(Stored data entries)
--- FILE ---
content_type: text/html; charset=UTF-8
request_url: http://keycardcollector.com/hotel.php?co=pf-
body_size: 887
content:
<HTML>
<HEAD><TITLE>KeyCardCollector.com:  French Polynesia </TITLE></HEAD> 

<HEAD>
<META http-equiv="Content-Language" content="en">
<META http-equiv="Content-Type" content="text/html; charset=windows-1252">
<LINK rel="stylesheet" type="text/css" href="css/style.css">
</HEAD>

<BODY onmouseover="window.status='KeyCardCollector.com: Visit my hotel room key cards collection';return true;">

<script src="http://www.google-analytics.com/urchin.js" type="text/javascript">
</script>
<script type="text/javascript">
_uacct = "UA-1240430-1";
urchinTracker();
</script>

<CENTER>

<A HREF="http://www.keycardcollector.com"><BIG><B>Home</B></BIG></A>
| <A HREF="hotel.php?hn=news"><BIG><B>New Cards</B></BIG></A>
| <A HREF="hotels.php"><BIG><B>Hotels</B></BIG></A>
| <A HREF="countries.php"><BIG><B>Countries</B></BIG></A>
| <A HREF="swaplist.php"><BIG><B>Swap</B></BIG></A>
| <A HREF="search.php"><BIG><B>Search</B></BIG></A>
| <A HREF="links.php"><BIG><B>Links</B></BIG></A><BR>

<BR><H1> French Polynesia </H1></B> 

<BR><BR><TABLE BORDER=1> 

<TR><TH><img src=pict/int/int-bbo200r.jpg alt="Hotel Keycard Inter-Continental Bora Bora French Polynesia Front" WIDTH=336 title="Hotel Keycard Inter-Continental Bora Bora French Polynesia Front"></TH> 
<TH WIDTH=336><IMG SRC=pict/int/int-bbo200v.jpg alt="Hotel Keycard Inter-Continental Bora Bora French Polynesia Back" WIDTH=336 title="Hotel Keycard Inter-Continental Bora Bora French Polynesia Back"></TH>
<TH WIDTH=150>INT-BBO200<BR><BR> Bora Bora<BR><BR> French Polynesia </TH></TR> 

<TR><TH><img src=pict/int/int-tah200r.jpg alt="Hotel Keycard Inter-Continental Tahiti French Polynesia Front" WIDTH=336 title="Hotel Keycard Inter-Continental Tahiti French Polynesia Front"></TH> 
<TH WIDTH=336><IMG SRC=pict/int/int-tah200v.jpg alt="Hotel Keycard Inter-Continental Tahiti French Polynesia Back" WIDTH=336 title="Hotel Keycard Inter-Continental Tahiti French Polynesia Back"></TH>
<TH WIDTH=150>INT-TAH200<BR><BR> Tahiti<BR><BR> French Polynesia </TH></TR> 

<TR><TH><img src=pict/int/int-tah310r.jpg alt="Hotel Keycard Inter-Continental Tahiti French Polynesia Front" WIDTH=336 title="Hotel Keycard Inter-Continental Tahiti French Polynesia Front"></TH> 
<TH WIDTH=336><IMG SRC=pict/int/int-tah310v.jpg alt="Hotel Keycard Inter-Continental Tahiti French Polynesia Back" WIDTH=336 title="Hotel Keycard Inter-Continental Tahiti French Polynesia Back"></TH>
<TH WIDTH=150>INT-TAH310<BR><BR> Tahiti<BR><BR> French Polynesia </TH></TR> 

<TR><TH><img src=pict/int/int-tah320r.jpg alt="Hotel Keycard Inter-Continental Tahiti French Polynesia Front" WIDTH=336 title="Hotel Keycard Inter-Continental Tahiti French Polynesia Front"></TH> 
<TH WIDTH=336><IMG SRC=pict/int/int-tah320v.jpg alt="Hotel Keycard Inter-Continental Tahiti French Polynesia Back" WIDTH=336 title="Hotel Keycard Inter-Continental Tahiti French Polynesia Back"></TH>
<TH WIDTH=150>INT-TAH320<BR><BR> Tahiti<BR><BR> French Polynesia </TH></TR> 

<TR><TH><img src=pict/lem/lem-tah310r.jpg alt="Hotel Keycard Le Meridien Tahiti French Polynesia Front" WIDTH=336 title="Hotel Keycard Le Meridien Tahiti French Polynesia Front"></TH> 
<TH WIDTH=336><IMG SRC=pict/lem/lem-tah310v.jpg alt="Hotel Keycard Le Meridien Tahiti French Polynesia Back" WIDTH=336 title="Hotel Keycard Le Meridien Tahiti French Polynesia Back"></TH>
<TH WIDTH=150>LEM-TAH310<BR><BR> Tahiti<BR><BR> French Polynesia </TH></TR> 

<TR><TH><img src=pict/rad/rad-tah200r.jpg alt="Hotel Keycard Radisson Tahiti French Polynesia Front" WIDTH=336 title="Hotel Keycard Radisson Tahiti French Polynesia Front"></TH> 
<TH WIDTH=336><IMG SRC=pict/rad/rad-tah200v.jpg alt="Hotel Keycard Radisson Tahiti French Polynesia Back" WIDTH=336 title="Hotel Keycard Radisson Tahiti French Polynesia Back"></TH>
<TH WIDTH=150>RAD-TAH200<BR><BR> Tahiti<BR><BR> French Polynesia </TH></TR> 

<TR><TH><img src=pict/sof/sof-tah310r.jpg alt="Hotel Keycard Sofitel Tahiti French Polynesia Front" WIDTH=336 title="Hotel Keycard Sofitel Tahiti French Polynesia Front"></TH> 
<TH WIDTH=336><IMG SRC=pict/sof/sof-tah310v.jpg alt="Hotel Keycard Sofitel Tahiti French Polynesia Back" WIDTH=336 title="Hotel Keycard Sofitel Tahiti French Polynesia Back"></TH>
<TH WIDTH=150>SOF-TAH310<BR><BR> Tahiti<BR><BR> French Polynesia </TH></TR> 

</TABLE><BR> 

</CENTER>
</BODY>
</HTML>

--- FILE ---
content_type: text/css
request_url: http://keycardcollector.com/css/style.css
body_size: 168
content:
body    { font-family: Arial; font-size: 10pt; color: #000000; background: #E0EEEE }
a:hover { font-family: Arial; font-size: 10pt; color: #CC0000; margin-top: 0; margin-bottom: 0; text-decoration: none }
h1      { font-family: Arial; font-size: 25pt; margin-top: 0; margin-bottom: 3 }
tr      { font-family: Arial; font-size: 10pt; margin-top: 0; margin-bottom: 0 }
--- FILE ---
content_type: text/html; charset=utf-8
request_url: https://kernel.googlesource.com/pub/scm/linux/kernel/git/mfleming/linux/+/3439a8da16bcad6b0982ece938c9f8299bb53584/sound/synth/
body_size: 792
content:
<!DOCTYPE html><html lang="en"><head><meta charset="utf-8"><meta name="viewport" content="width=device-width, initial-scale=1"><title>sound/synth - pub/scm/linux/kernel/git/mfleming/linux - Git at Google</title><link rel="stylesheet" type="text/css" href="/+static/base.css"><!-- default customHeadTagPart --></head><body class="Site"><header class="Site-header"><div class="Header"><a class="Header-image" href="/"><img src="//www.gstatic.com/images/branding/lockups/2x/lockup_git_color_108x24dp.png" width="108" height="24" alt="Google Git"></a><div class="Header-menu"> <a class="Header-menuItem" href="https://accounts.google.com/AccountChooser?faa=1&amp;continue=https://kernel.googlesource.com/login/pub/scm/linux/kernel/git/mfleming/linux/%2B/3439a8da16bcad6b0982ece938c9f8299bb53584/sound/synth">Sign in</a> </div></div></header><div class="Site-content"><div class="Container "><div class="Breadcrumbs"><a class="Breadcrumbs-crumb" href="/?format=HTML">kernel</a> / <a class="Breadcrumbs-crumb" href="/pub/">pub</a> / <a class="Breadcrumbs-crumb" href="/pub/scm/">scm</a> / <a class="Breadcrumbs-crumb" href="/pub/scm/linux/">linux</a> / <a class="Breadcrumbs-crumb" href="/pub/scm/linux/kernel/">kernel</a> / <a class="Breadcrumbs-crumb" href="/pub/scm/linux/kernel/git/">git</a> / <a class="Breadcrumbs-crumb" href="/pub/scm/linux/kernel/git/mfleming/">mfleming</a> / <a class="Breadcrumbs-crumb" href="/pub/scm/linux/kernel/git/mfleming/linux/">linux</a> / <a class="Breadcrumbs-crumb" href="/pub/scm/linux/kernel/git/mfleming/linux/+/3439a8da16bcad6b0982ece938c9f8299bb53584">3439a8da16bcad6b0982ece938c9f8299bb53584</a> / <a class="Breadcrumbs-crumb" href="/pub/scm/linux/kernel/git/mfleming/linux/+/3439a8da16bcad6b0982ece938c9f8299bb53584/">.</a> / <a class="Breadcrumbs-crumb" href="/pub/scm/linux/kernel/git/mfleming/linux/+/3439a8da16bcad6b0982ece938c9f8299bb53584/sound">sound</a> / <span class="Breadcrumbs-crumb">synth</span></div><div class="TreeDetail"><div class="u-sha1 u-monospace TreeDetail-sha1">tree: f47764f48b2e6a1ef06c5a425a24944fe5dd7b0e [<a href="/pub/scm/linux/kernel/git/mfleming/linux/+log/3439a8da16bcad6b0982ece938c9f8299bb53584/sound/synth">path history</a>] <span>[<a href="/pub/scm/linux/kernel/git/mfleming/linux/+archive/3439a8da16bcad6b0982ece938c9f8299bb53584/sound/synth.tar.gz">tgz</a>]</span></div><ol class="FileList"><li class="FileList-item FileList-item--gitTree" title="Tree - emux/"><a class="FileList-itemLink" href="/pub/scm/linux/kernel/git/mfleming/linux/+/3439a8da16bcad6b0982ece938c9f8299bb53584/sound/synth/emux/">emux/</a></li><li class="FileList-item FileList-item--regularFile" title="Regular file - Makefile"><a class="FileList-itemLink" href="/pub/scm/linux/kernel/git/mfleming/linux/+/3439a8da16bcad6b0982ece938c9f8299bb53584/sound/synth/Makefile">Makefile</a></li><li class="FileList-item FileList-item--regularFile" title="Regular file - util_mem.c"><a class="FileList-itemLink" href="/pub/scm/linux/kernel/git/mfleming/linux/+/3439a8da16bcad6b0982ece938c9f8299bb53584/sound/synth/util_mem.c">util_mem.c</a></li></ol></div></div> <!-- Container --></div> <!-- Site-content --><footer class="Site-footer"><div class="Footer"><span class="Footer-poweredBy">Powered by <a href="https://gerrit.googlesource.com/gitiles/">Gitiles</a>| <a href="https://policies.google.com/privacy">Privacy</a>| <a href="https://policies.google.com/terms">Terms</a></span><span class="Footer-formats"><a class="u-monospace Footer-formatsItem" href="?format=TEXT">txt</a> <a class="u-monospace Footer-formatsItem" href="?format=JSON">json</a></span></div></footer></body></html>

◆ Task details ◆
Where a line above holds the string "script", copy that line.

◆ Answer to this problem ◆
<script src="http://www.google-analytics.com/urchin.js" type="text/javascript">
</script>
<script type="text/javascript">
</script>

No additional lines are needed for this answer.